• Brief:
Any pictures in the records below must be left out when you repeat the lines from the line containing "Guardian Knitting Pattern Baby Shoes" through the line containing "カゴに盛られた美味しそうな野菜" exactly.

• Working data:

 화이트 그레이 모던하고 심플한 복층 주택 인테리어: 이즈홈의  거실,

--

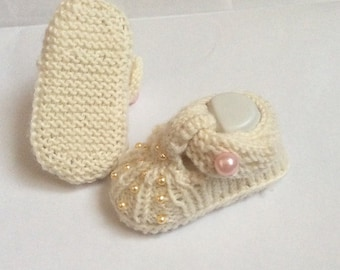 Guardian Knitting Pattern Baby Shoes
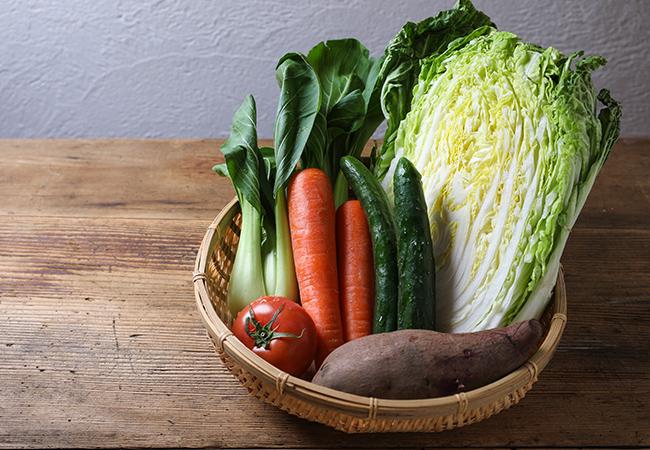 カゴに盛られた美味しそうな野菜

...

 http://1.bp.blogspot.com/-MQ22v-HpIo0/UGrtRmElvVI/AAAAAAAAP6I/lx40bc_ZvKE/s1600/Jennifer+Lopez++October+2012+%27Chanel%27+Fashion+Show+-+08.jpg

• Completed exercise:
 Guardian Knitting Pattern Baby Shoes
 カゴに盛られた美味しそうな野菜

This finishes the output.